Text segment:
/---

Oklahoma’s gateway to humanities education, community conversation, and cultural experiences.

Reflections on Giving

A friend and I were having dinner and the topic of giving to nonprofits came up. I confided that I give to the Oklahoma Humanities Council. My friend asked, “Why?” My response was immediate. “It is the right thing to do.” After dinner I began to ponder: Why do I give to OHC?

From my childhood I was taught to give freely. I can still hear my mother’s voice: “Now, Judy, you git yer shoes on and go down yonder and take Mrs. Jones a mess of these peas. You know she’s been ailin’ lately.” So, yes, I was taught to do so; yet, my gifts to OHC extend beyond my upbringing.

I also give due to my Christian faith. My minister quotes Matthew 5:42: “Give to him that asketh thee, and from him that would borrow of thee, turn not away.” I follow this tenet. Still, my altruism is more than allegiance to scripture or church doctrine. One of Aesop’s fables recounts the story of the grasshopper who spent his days playing, jumping from one leaf to another, singing gaily. Meanwhile, his friend the ant went about diligently finding and storing food. When winter came, the grasshopper was cold and hungry and filled with regret as he observed the ant who was warm and happy with a full tummy. The moral: prepare today for the needs of tomorrow. An OHC donor is like an ant—one who is giving, i.e. storing up, so that all Oklahomans can share in meaningful discussions and activities now and in the future. I definitely want to be an ant!

\---

Provided information:
/---

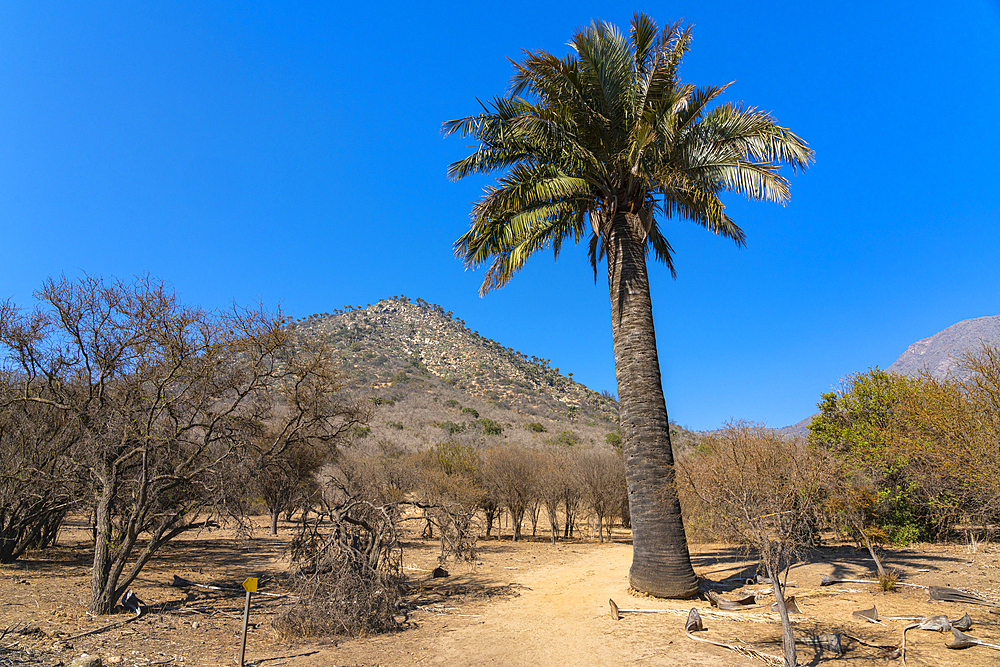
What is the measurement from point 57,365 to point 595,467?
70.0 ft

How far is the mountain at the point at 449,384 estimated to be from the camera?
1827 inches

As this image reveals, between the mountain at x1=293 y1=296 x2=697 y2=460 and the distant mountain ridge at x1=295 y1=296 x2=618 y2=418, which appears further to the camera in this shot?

\---

Direction:
Transcribe the passage of the essay on giving to the humanities council verbatim, starting at "A friend and" and ending at "beyond my upbringing.".

Result for this task:
A friend and I were having dinner and the topic of giving to nonprofits came up. I confided that I give to the Oklahoma Humanities Council. My friend asked, “Why?” My response was immediate. “It is the right thing to do.” After dinner I began to ponder: Why do I give to OHC?

From my childhood I was taught to give freely. I can still hear my mother’s voice: “Now, Judy, you git yer shoes on and go down yonder and take Mrs. Jones a mess of these peas. You know she’s been ailin’ lately.” So, yes, I was taught to do so; yet, my gifts to OHC extend beyond my upbringing.